READING TEXT:
=======
Poesy: Your Favorite Poetry

Sir Godfrey

Pelegrin Crucis
I dost love poetry! Among my favorites are: Tennyson, Coleridge, Yeats, Wordsworth, Lord Byron, Smith, &etc.

I hath decided to share a poem that hast changed my perspective of a significant event in history. I speak of the martyrdoms in the coliseum. We hath marveled at their faith, envied their strength, but we forget the other partner in their testimony. The Lions whom Rome chose to devour, to overpower Christ's bower, but in midst of a bloody shower arose a beautiful flower.

Sunt Leones
By Stevie Smith 1902–1971 Stevie Smith

The lions who ate the Christians on the sands of the arena
By indulging native appetites played what has now been seen a
Not entirely negligible part
In consolidating at the very start
The position of the Early Christian Church.
Initiatory rites are always bloody
And the lions, it appears
From contemporary art, made a study
Of dyeing Coliseum sands a ruddy
Liturgically sacrificial hue
And if the Christians felt a little blue—
Well people being eaten often do.
Theirs was the death, and theirs the crown undying,
A state of things which must be satisfying.
=======
STORED DATA:
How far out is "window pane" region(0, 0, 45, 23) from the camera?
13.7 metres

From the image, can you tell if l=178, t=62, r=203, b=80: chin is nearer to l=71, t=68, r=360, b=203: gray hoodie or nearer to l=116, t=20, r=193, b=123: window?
=======
Can you resume the poetry forum post on the lions of the Coliseum, picking up right after its final line? The data here was taken from a different source than the text.

EXERCISE RESULT:
My point which up to this has been obscured
is that it was the lions who procured
By chewing up blood gristle flesh and bone
The martyrdoms on which the Church has grown.
I only write this poem because I thought it rather looked
As if the part the lions played was being overlooked.
By lions’ jaws great benefits and blessings were begotten
And so our debt to Lionhood must never be forgotten.
 
Lovely thread! And beautiful poem Jeff!
Here is my favorite poem...ever I think. :) Tis sooo beautiful! And I have taken my Pen name from it...Clare Ronalds. :)
This is by my very fovorite poet!

Lady Clare
By: Alfred Lord Tennyson

It was the time when lilies blow,
And clouds are highest up in air.
Lord Ronald brought a lily-white doe
To give his cousin, Lady Clare.

I trow they did not part in scorn:
Lovers long betrothed were they;
They two will wed the morrow morn;
God's blessing on the day!

"He does not love me for my birth
Nor for my lands so broad and fair;
He loves me for my own true worth,
And that is well," said Lady Clare.

In there came old Alice the nurse,
Said, "Who was this that went from thee?"
"It was my cousin," said Lady Clare;
"To-morrow he weds with me."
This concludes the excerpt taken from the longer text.